Я видел Ханну возле горящей церкви, с жестоким лицом, в черной форме, в руке хлыст. Этим хлыстом она чертит на снегу вензеля или постукивает себя по голенищу сапога. Я видел, как ей читают вслух. Она слушает внимательно, не задавая вопросов, не делая замечаний. Когда чтение заканчивается, она сообщает девушке о том, что утром ее отправляют в Аушвиц. Девушка, худая, с едва отросшими после стрижки наголо черными волосами, щурит близорукие глаза и начинает плакать. Ханна стучит в стенку, входят две женщины в полосатой арестантской одежде и вытаскивают девушку из комнаты. Я видел, как Ханна прохаживается по лагерю, заглядывает в бараки, наблюдает за ходом строительных работ. Все это она делает с тем же жестоким выражением лица, глаза холодные, губы сжаты, заключенные под ее взглядом ежатся, склоняются над инструментом, жмутся к стене, словно желая вдавиться в эту стену, спрятаться внутри. Иногда я вижу сразу много заключенных, они суетятся или строятся в шеренги, идут, пытаются шагать в ногу, а Ханна стоит тут же, отдавая команды — жуткая гримаса орущего лица, — порой она подгоняет заключенных хлыстом. Я видел, как рушится на церковную крышу колокольня, как взлетают вверх снопы искр, слышал отчаянные женские крики. Видел я и следующее утро, дотла сгоревшую церковь.

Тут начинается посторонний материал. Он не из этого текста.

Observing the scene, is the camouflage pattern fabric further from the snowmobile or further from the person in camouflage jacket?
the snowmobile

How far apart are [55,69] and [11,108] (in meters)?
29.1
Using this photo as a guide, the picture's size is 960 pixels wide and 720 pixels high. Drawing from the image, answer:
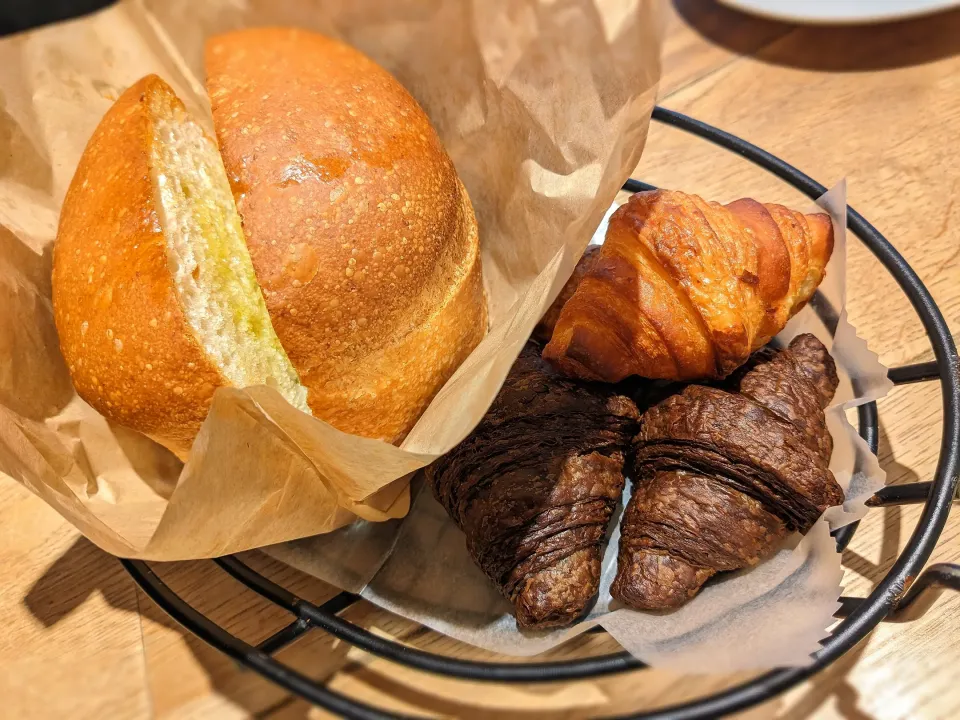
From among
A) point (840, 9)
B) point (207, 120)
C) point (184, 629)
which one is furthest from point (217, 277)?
point (840, 9)

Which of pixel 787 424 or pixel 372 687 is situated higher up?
pixel 787 424

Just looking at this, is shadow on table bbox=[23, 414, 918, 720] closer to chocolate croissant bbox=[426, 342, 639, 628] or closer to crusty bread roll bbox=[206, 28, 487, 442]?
chocolate croissant bbox=[426, 342, 639, 628]

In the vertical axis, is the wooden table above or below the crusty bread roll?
below

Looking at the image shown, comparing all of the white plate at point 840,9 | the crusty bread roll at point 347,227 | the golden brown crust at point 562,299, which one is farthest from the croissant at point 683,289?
the white plate at point 840,9

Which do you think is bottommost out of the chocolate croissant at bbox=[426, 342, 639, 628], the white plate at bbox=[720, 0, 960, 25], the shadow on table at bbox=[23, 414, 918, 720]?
the shadow on table at bbox=[23, 414, 918, 720]

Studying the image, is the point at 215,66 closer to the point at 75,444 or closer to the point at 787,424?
the point at 75,444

Кроме этих видений, были у меня и другие. Ханна, надевающая на кухне чулки или стоящая с полотенцем перед ванной, мчащаяся с развевающейся юбкой на велосипеде или замершая в отцовском кабинете, танцующая перед зеркалом или пристально глядящая на меня в купальне, Ханна — как она меня слушает или разговаривает со мной, улыбается мне или как она любит меня. Хуже всего было, когда эти видения перемешивались. Тогда я видел, как Ханна любит меня, и при этом у нее холодные глаза, плотно сжатые губы; она молча слушает, как я читаю ей вслух, а потом стучит в стену; она разговаривает со мной, и вдруг ее лицо искажается гримасой крика. Особенно тяжелы были кошмары, в которых жестокая, беспощадная Ханна возбуждала меня, после чего я просыпался, испытывая вожделение, тоску, жгучий стыд и возмущение. А еще — страх от непонимания: какой же я на самом деле.